O consolo é que a guia da excursão, Claudinha, estava num desacordo maior ainda com seu cavalo Vassoura. Indignada, reclamava que o Vassoura era um tarado e só queria cheirar o traseiro dos outros animais em vez de andar. A Regina, montando o voluntarioso Rochinha, só faltava andar para trás. Assim, eu não fiquei totalmente abandonada com a Palusa.

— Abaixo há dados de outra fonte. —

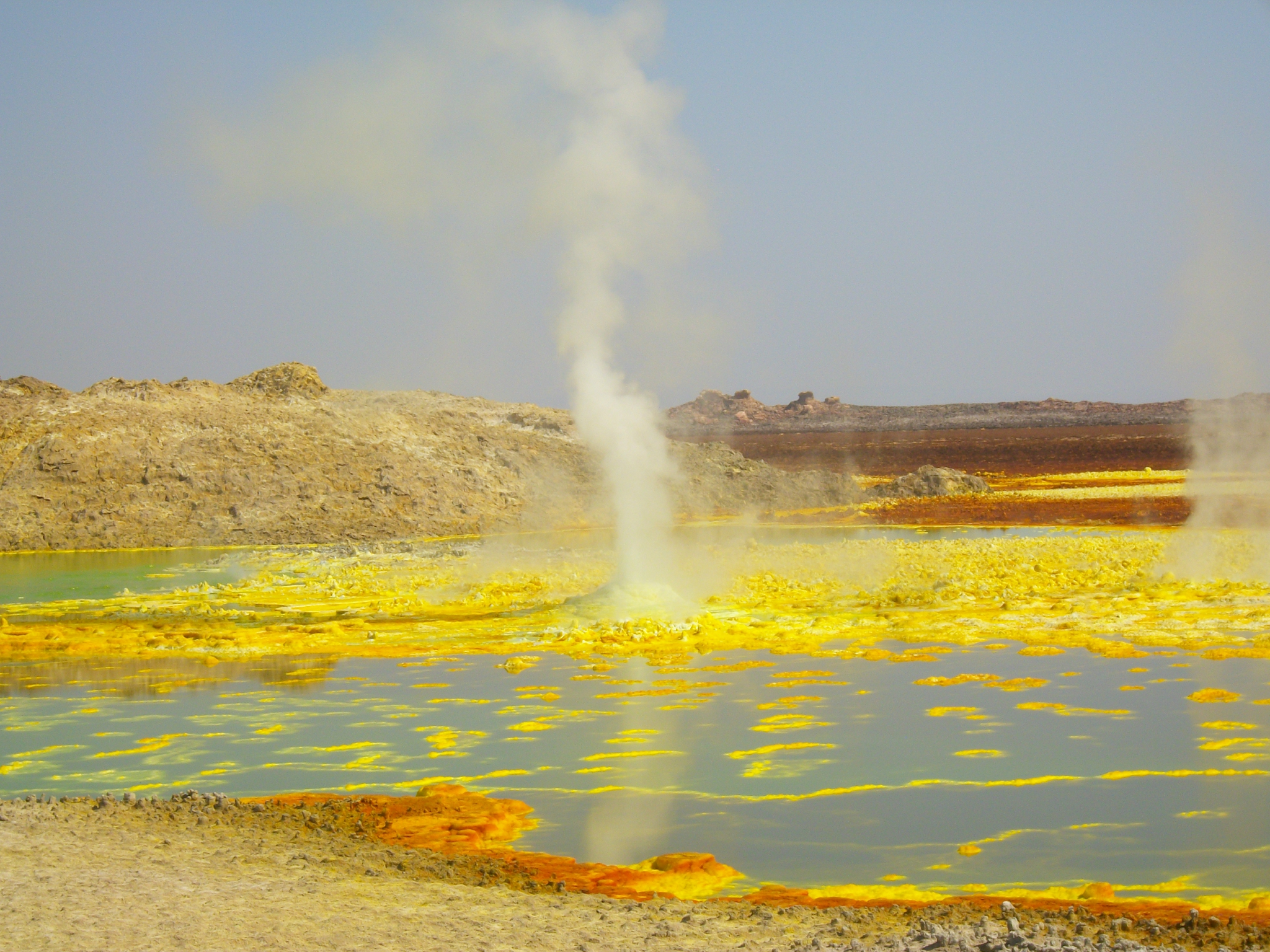danakil ,active color full place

Chegamos, então, a outra cachoeira localizada dentro dos limites da chácara. Claro que algumas pessoas não resistiram e arrancaram as roupas para se atirar naquela água deliciosa – um grau centígrado a menos e passaria ao estado sólido. Eu preferi ficar do lado de fora sendo atacada por insetos mutantes que se alimentam, inclusive, de repelente.


Na volta, troquei de veículo com a Aline, parceira de excursão que estava um pouco apavorada com a desenvoltura da égua que montava. Disse adeus à Palusa, recomendei que se cuidasse e não pisasse onde não devia. Voltei com a Lupita, égua cheia de vida e de gases. Cada passo era um flato. Imagina o que era o animal trotando? Praticamente uma metralhadora.

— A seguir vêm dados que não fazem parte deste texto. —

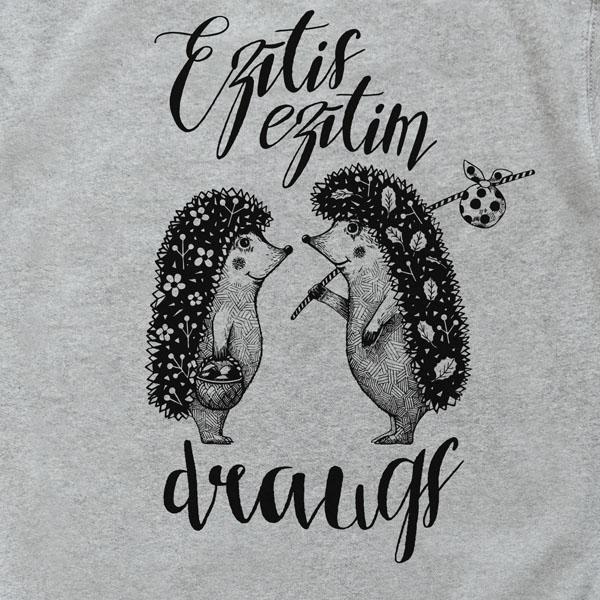 """Džemperis ar divu ežu zīmējumu un tekstu: """"Ezītis ezītim draugs"""""""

Enfim, despedimo-nos das paisagens bucólicas, do aroma do campo (longe da Lupita, por favor), do céu claro de estrelas e retornamos à civilização.


Na segunda-feira pela manhã, levantei da cama perguntando se alguém havia anotado a placa do caminhão que me atropelara. Isso antes de levar o maior susto do mundo com a cara da criatura que surgiu no meu espelho, pálida, descabelada, com olheiras mais profundas do que nunca (Será um panda? Um guaxinim? A Gretchen?).


O couro cabeludo ardendo, torrado do sol, lindas marquinhas de um bronzeado uniforme (marquinha de top, de blusa, de short), nariz descascando, marcas de picadas de insetos – parecendo rodelas de pepperoni –, o pescoço, os ombros, todas as vértebras, o quadril, as pernas, os glúteos, os pés, os braços e – por fim – a cabeça extremamente doloridos, as roupas que um dia foram brancas, agora marrons. A pergunta ecoava na cabeça: “por quê? Por quê?”. E o pior de tudo, o mais inexplicável, o mais absurdo de toda a situação, é a animação diante do novo e-mail da agência, prometendo um final de semana ainda mais radical... I must be out of my mind.